__Input material__.
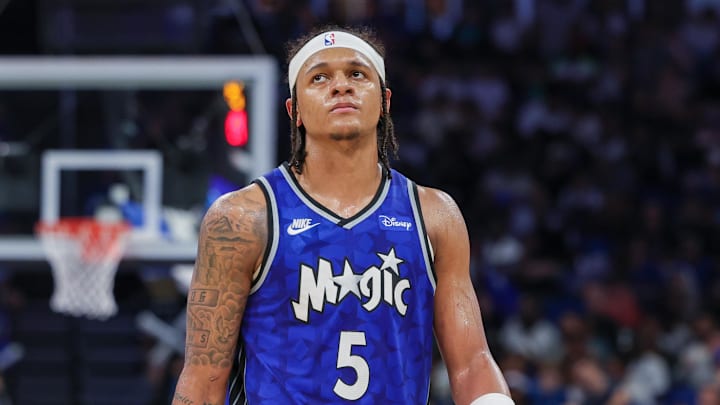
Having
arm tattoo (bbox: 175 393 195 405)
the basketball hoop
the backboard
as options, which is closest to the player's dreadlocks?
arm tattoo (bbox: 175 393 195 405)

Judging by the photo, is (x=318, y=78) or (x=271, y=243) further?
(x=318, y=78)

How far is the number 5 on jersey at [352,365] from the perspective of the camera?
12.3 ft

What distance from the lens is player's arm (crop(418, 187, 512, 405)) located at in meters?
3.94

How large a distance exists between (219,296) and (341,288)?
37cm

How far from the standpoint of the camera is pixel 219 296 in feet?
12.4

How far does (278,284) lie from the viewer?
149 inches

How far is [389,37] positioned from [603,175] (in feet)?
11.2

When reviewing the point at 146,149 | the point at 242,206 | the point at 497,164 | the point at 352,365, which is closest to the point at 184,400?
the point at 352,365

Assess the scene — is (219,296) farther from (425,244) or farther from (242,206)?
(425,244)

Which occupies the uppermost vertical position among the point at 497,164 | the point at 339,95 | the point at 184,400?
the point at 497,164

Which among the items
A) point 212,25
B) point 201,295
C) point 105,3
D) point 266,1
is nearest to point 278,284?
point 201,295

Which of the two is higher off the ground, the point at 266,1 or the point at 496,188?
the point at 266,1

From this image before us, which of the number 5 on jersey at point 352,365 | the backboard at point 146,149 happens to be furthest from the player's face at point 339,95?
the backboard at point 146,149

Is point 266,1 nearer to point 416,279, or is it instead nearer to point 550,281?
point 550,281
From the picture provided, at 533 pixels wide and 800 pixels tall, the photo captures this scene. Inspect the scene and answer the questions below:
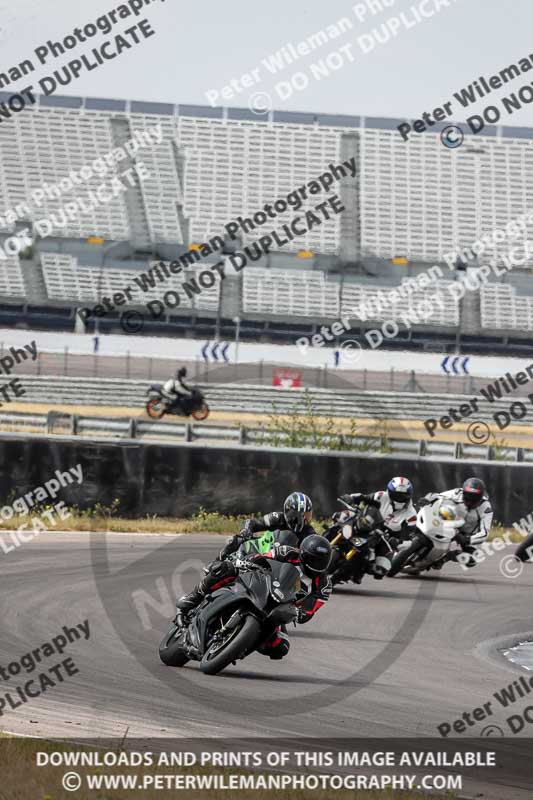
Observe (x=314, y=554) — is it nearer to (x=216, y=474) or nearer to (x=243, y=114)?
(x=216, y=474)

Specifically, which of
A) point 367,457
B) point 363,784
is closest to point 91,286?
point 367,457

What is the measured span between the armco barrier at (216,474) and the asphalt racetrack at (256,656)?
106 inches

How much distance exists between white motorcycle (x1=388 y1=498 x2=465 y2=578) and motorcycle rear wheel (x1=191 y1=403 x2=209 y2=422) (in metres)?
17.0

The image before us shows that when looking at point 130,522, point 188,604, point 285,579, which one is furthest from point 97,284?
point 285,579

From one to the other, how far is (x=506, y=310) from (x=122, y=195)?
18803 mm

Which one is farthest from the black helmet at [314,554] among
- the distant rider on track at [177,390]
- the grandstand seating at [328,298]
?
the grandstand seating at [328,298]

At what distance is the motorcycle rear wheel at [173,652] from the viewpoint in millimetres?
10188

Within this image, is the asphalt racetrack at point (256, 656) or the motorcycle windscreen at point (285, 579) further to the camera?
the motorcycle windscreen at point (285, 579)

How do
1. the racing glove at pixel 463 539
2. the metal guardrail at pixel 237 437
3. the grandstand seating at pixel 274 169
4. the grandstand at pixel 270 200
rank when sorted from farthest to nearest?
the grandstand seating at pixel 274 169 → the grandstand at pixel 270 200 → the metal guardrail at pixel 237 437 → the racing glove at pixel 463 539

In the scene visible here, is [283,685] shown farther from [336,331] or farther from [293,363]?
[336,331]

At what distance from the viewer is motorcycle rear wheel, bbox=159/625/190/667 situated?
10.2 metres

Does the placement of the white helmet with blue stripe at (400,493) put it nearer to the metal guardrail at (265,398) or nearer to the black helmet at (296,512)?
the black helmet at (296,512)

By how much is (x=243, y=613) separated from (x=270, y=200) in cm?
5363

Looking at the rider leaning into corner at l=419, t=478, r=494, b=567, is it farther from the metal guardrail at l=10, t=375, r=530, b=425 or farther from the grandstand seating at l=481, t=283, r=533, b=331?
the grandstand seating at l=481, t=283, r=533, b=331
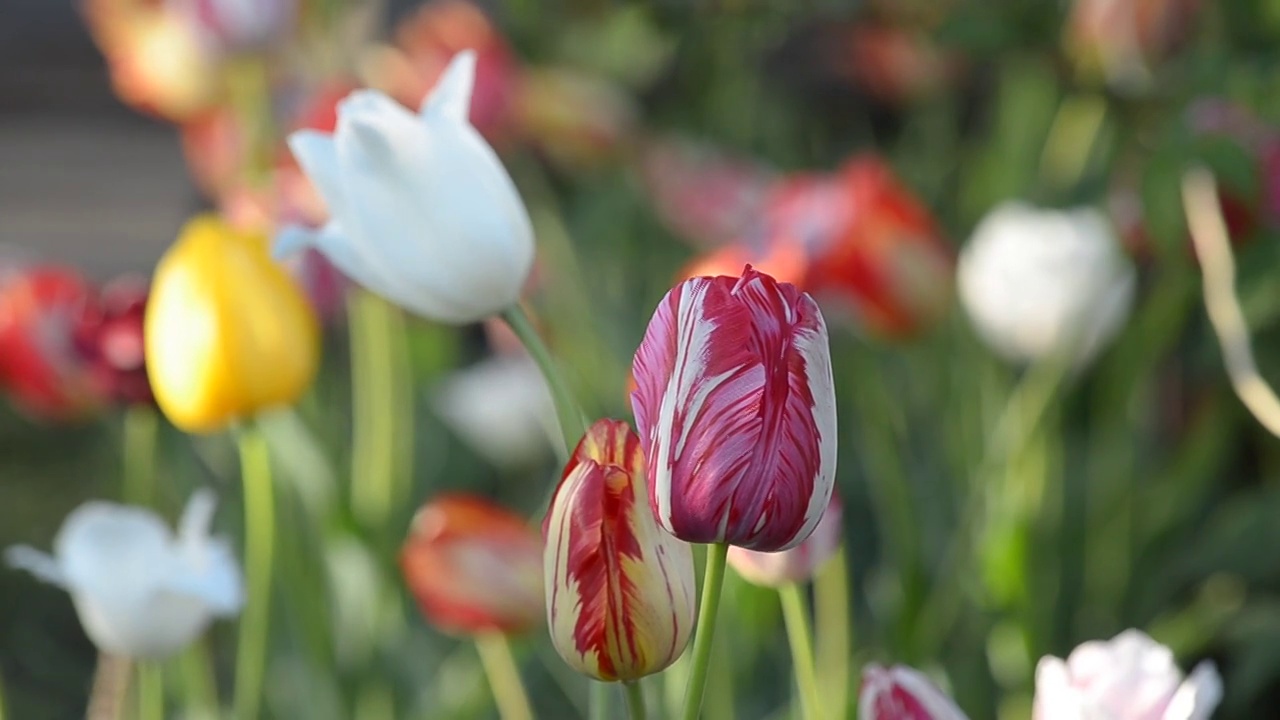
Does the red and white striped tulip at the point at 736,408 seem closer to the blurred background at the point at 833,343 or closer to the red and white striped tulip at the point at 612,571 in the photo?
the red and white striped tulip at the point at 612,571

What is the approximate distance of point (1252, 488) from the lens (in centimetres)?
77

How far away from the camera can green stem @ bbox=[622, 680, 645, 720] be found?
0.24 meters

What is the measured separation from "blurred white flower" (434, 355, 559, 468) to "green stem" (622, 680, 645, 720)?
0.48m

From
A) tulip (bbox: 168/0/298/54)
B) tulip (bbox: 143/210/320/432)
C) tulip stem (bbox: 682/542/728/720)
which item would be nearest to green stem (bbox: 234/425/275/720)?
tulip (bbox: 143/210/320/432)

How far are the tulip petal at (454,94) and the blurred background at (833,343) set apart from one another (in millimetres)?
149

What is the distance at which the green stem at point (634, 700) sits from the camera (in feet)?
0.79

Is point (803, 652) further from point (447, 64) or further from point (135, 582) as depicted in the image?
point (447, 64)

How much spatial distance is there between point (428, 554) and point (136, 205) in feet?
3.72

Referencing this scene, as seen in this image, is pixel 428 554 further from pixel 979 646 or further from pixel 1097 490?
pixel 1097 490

__Set task__. Leave out the pictures and return every record word for word.

__Reply__.
Having
arm tattoo (bbox: 175 393 195 405)
the basketball hoop
the backboard
as options, which is closest to the player's dreadlocks?
arm tattoo (bbox: 175 393 195 405)

Judging by the photo, is (x=318, y=78) or (x=271, y=243) further?
(x=318, y=78)

How far is the number 5 on jersey at [352,365] from the perspective of the camera?
12.3 ft

What distance from the lens is player's arm (crop(418, 187, 512, 405)) located at in meters?
3.94

How large a distance exists between (219,296) and (341,288)?
37cm

How far from the standpoint of the camera is pixel 219 296 in feet?
12.4

How far does (278,284) lie from the viewer?
149 inches

How far is [389,37] positioned from [603,175] (in feet)?
11.2

When reviewing the point at 146,149 | the point at 242,206 | the point at 497,164 | the point at 352,365, which is closest to the point at 184,400?
the point at 352,365

Assess the scene — is (219,296) farther from (425,244) or farther from (242,206)?
(425,244)

Which occupies the uppermost vertical position among the point at 497,164 | the point at 339,95 | the point at 184,400?
the point at 497,164

Which among the items
A) point 212,25
B) point 201,295
C) point 105,3
D) point 266,1
is nearest to point 278,284?
point 201,295

Which of the two is higher off the ground, the point at 266,1 or the point at 496,188?
the point at 266,1

From this image before us, which of the number 5 on jersey at point 352,365 | the backboard at point 146,149 happens to be furthest from the player's face at point 339,95?
the backboard at point 146,149

Is point 266,1 nearer to point 416,279, or is it instead nearer to point 550,281?
point 550,281
From the picture provided, at 533 pixels wide and 800 pixels tall, the photo captures this scene. Inspect the scene and answer the questions below:
Observe (x=314, y=554) — is it nearer to (x=216, y=474) or nearer to (x=243, y=114)?
(x=216, y=474)

Specifically, which of
A) point 367,457
B) point 363,784
is closest to point 91,286?
point 367,457

What is the measured span between the armco barrier at (216,474) and the asphalt racetrack at (256,656)?
106 inches

How much distance exists between white motorcycle (x1=388 y1=498 x2=465 y2=578) and motorcycle rear wheel (x1=191 y1=403 x2=209 y2=422) (in metres)?
17.0

The image before us shows that when looking at point 130,522, point 188,604, point 285,579, which one is furthest from point 97,284?
point 285,579

From one to the other, how far is (x=506, y=310) from (x=122, y=195)?
18803 mm

Which one is farthest from the black helmet at [314,554] among
- the distant rider on track at [177,390]
- the grandstand seating at [328,298]
?
the grandstand seating at [328,298]

At what distance is the motorcycle rear wheel at [173,652] from the viewpoint in millimetres?
10188

Within this image, is the asphalt racetrack at point (256, 656) or the motorcycle windscreen at point (285, 579) further to the camera?
the motorcycle windscreen at point (285, 579)

How do
1. the racing glove at pixel 463 539
2. the metal guardrail at pixel 237 437
3. the grandstand seating at pixel 274 169
4. the grandstand at pixel 270 200
rank when sorted from farthest to nearest?
the grandstand seating at pixel 274 169 → the grandstand at pixel 270 200 → the metal guardrail at pixel 237 437 → the racing glove at pixel 463 539

In the scene visible here, is [283,685] shown farther from [336,331] or farther from [293,363]?
[336,331]

At what distance from the viewer is motorcycle rear wheel, bbox=159/625/190/667 situated?
10.2 metres

Does the placement of the white helmet with blue stripe at (400,493) put it nearer to the metal guardrail at (265,398) or nearer to the black helmet at (296,512)?
the black helmet at (296,512)

By how much is (x=243, y=613) separated from (x=270, y=200) in cm?
5363

Looking at the rider leaning into corner at l=419, t=478, r=494, b=567, is it farther from the metal guardrail at l=10, t=375, r=530, b=425 or farther from the grandstand seating at l=481, t=283, r=533, b=331?
the grandstand seating at l=481, t=283, r=533, b=331
Does the red and white striped tulip at the point at 736,408 seem closer to the blurred background at the point at 833,343 or closer to the red and white striped tulip at the point at 612,571 in the photo?
the red and white striped tulip at the point at 612,571

What is the approximate distance of point (1252, 488) from the lens (in centimetres)?
77

How far away from the camera can green stem @ bbox=[622, 680, 645, 720] be found?
0.24 meters

What is the measured separation from "blurred white flower" (434, 355, 559, 468) to "green stem" (622, 680, 645, 720)?
0.48m

From
A) tulip (bbox: 168/0/298/54)
B) tulip (bbox: 143/210/320/432)
C) tulip stem (bbox: 682/542/728/720)
which item would be nearest to green stem (bbox: 234/425/275/720)?
tulip (bbox: 143/210/320/432)

How far are the tulip petal at (454,94) and the blurred background at (833,343) set apart from one another (in millimetres)?
149

What is the distance at which the green stem at point (634, 700) sits from the camera (in feet)?
0.79

Is point (803, 652) further from point (447, 64) or further from point (135, 582) as depicted in the image?
point (447, 64)

How much spatial distance is there between point (428, 554) and point (136, 205) in feet?
3.72

Referencing this scene, as seen in this image, is pixel 428 554 further from pixel 979 646 or further from pixel 1097 490?
pixel 1097 490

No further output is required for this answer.